## Begin
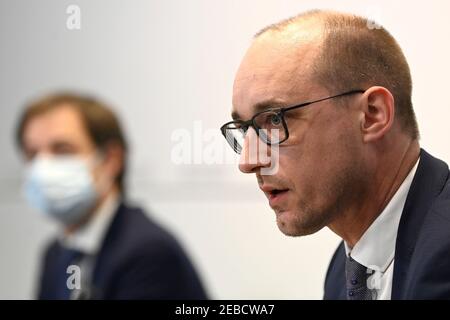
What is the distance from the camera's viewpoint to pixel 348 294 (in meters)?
1.21

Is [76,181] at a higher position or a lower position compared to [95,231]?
higher

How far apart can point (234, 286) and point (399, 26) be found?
874mm

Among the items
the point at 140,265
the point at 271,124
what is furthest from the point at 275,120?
the point at 140,265

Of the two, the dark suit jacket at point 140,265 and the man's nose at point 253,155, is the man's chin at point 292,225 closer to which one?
the man's nose at point 253,155

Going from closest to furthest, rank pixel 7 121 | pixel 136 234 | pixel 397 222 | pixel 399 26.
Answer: pixel 397 222
pixel 399 26
pixel 136 234
pixel 7 121

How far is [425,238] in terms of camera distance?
1.05 m

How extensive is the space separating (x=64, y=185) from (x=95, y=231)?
251mm

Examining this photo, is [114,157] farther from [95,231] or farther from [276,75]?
[276,75]

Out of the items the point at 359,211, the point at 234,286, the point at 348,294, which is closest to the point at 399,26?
the point at 359,211

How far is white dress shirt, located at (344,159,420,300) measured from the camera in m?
1.17

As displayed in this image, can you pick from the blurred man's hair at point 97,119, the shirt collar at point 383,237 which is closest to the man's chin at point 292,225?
the shirt collar at point 383,237

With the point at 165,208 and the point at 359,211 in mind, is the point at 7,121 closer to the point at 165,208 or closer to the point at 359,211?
the point at 165,208

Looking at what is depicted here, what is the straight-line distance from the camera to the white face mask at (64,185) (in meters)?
2.15

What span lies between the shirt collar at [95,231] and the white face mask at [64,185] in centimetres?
## End
WORK TO BE COMPLETED:
Write out all of the material again, replacing "white face mask" with "white surgical mask" and leaving everything else as it is. Leave the pictures out.

FULL ANSWER:
What is the distance from the camera's viewpoint to pixel 348 294 (in meters)?
1.21

Is [76,181] at a higher position or a lower position compared to [95,231]?
higher

How far apart can point (234, 286) and point (399, 26) be found?
874mm

Among the items
the point at 140,265
the point at 271,124
what is furthest from the point at 275,120?
the point at 140,265

Of the two, the dark suit jacket at point 140,265 and the man's nose at point 253,155, is the man's chin at point 292,225 closer to which one?
the man's nose at point 253,155

Going from closest to furthest, rank pixel 7 121 | pixel 136 234 | pixel 397 222 | pixel 399 26.
Answer: pixel 397 222
pixel 399 26
pixel 136 234
pixel 7 121

How far is [425,238] in terms of camera distance?
1.05 m

How extensive is the space separating (x=64, y=185) from (x=95, y=231)?
251mm

Examining this photo, is [114,157] farther from [95,231] or farther from [276,75]?
[276,75]

Out of the items the point at 359,211, the point at 234,286, the point at 348,294, which is closest to the point at 399,26?
the point at 359,211

How far is white dress shirt, located at (344,159,420,300) measured from the camera in m?
1.17

As displayed in this image, can you pick from the blurred man's hair at point 97,119, the shirt collar at point 383,237 which is closest to the man's chin at point 292,225?
the shirt collar at point 383,237

With the point at 165,208 and the point at 359,211 in mind, is the point at 7,121 closer to the point at 165,208 or closer to the point at 359,211?
the point at 165,208

Looking at what is depicted here, what is the straight-line distance from the camera to the white surgical mask at (64,185) (in meters)?
2.15

What span lies between the shirt collar at [95,231] and the white surgical mask at [64,185] in centimetres?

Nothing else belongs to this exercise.